Reproduce every line of the material below word for word, omitting the pictures from your response.

*** Opening of RECORDS SUPPLIED ***

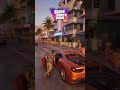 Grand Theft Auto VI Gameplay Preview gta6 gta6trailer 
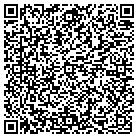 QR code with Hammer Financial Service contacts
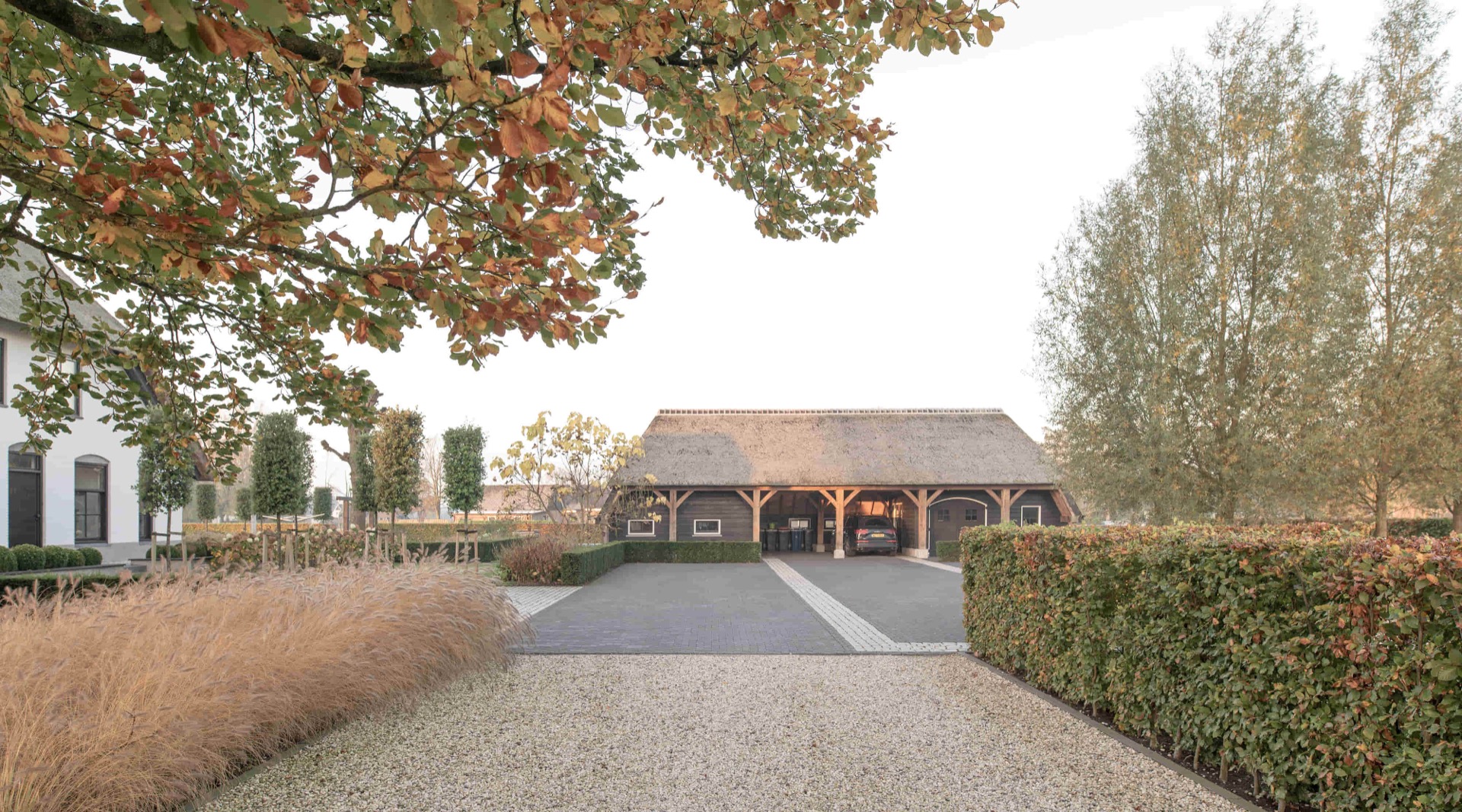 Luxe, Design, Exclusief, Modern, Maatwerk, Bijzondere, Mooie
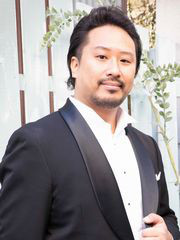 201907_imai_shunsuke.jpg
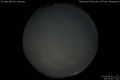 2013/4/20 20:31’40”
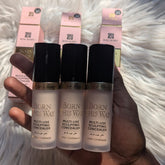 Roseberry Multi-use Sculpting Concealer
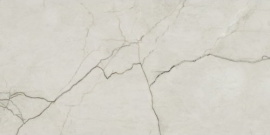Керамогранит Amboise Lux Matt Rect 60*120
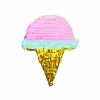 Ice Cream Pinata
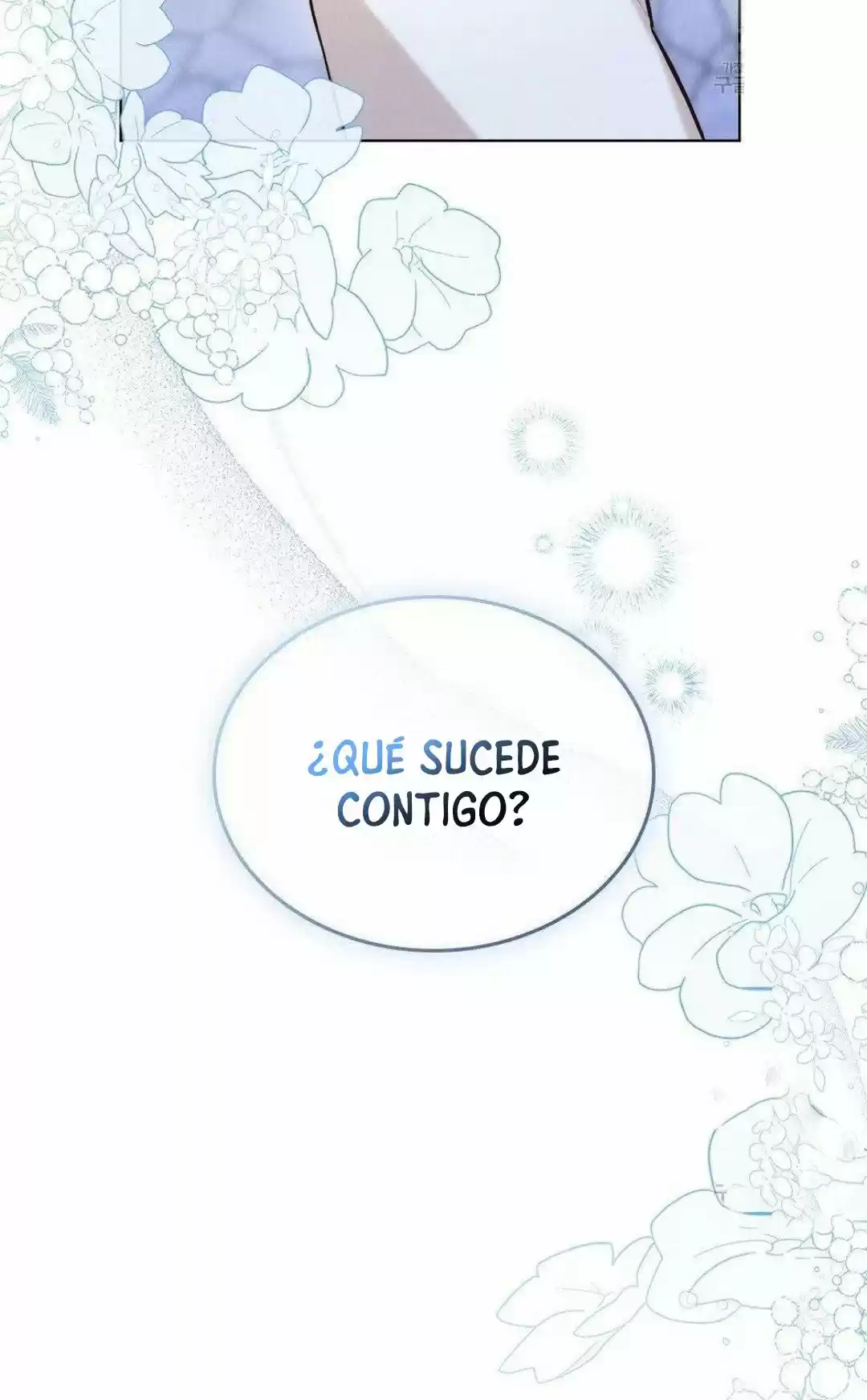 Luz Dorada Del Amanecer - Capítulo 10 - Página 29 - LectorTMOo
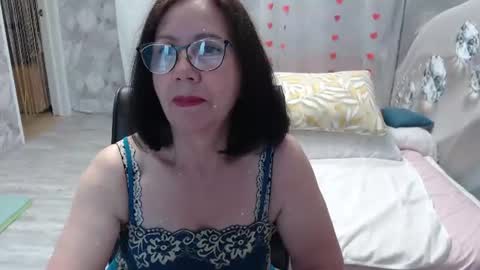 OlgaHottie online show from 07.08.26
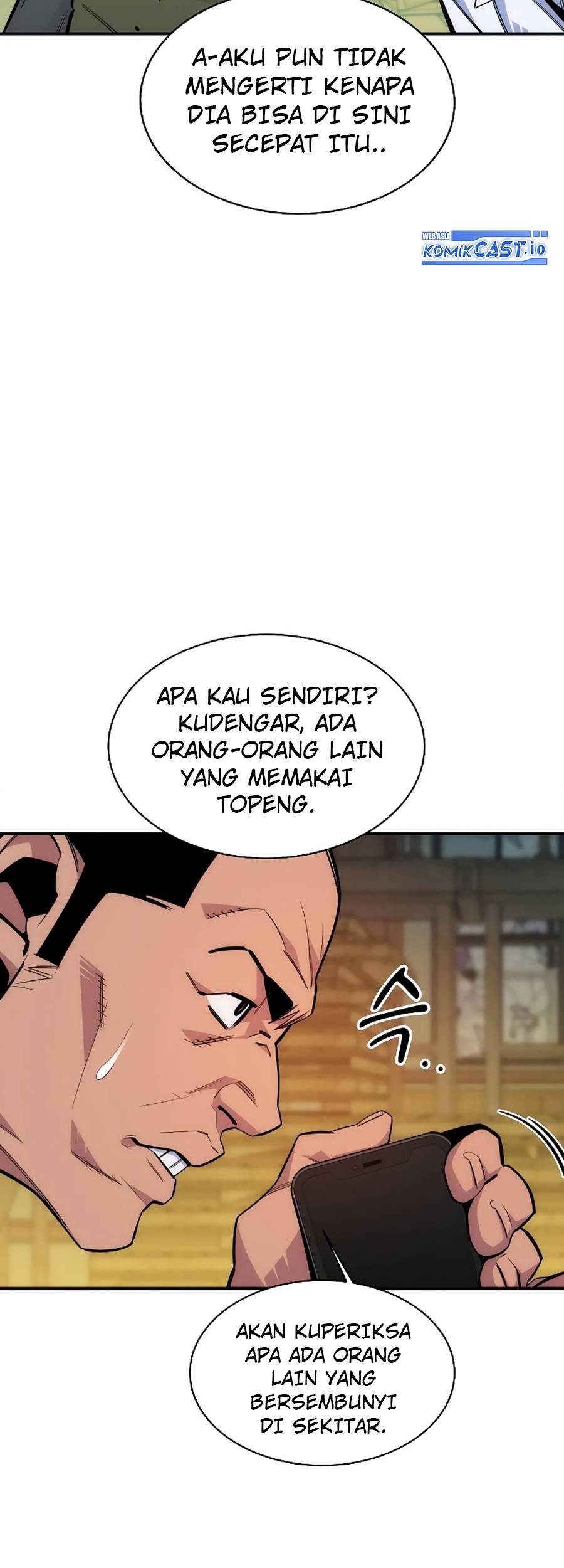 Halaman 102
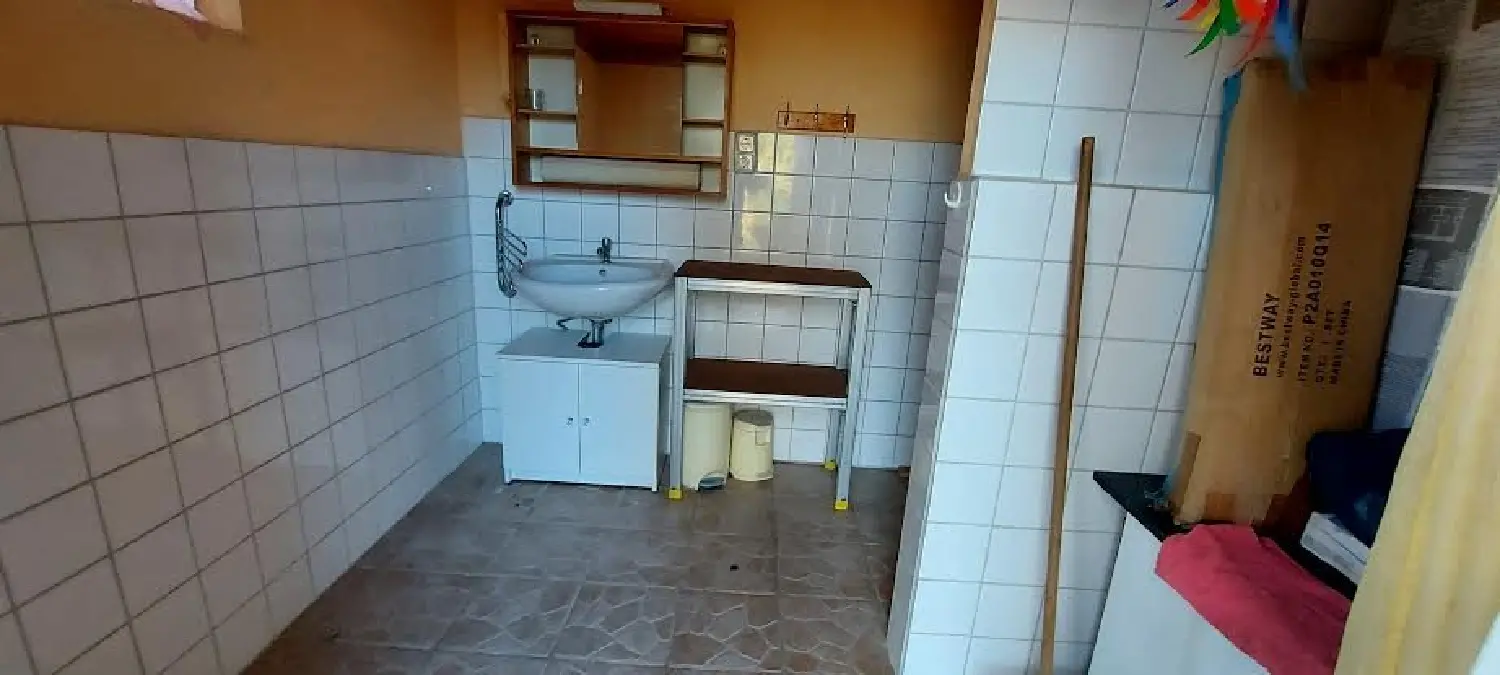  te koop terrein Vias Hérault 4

*** Close of RECORDS SUPPLIED ***

▶ THE ANSWER
 Grand Theft Auto VI Gameplay Preview gta6 gta6trailer 
 QR code with Hammer Financial Service contacts
 Luxe, Design, Exclusief, Modern, Maatwerk, Bijzondere, Mooie
 201907_imai_shunsuke.jpg
 2013/4/20 20:31’40”
 Roseberry Multi-use Sculpting Concealer
Керамогранит Amboise Lux Matt Rect 60*120
 Ice Cream Pinata
 Luz Dorada Del Amanecer - Capítulo 10 - Página 29 - LectorTMOo
 OlgaHottie online show from 07.08.26
 Halaman 102
  te koop terrein Vias Hérault 4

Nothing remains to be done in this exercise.